*Stated problem*: Rewrite the interview text starting at "Bart Farrell: Looking" and ending at "into Cloud Native?", swapping "Azure Service Fabric" for "Docker Swarm".

*Text shown*:
Start

Alexander Held: Hey, Bart. So, right now, that must be Flux. Talos is really promising. I have like a love-hate relationship with it right now. And Falco.

Bart Farrell: And Alex, for people who don't know you, who are you and who do you work for?

Alexander Held: So full disclosure first, right now I'm free and freelancing and I'm basically just working for myself. That means I don't work for Mercedes-Benz Tech Innovation, which we'll be talking about a little bit today. And my thoughts and opinions are my own. not of them. Right now, I'm developing with a small team a low-cost cloud provider called Vyrt Cloud, where we want to provide managed Kubernetes services for under five euro and just regular VM boxes for even under one euro plus IP addresses. Another project I'm working on is called Classify. It's an AI document classification and workflow engine where you can ingest documents. from various places and execute engines on them. Stay tuned. They will be released soon.

Bart Farrell: Looking forward to that. Maybe we'll have to have another podcast episode about those too. That sounds great. Alex, how did you get into cloud native in the first place?

Alexander Held: So actually, I started my professional career kind of there. I started in a microservice team using Azure Service Fabric. And we built a decentralized ERP system for a medium-sized company. It kind of worked until it didn't. We had some scaling issues and it became pretty obvious for the ecosystem to move in a different direction than Azure Service Fabric. We eventually adopted Kubernetes and I think that was the right decision at that time. And then I just continued over there.

Bart Farrell: Okay. And what were you before getting into Cloud Native?

Alexander Held: I started programming when I was nine years old. My parents were both in the IT and coding was normal for me. And I think I started with C#. And then like during school, I did some Python, later some Swift. But then eventually I realized it's not just a hobby. And I started the job in the .NET field, C#.

End

*Data provided*:
Start

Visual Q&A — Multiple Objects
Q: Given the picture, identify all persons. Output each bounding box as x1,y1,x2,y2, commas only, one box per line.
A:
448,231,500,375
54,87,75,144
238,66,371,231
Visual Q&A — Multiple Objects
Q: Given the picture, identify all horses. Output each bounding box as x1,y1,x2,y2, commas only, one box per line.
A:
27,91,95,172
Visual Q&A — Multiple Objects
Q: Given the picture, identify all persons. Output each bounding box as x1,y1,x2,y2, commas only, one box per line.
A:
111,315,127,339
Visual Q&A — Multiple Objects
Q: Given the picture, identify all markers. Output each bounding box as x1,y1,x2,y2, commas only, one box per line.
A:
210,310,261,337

End

*Task answer*:
Bart Farrell: Looking forward to that. Maybe we'll have to have another podcast episode about those too. That sounds great. Alex, how did you get into cloud native in the first place?

Alexander Held: So actually, I started my professional career kind of there. I started in a microservice team using Docker Swarm. And we built a decentralized ERP system for a medium-sized company. It kind of worked until it didn't. We had some scaling issues and it became pretty obvious for the ecosystem to move in a different direction than Docker Swarm. We eventually adopted Kubernetes and I think that was the right decision at that time. And then I just continued over there.

Bart Farrell: Okay. And what were you before getting into Cloud Native?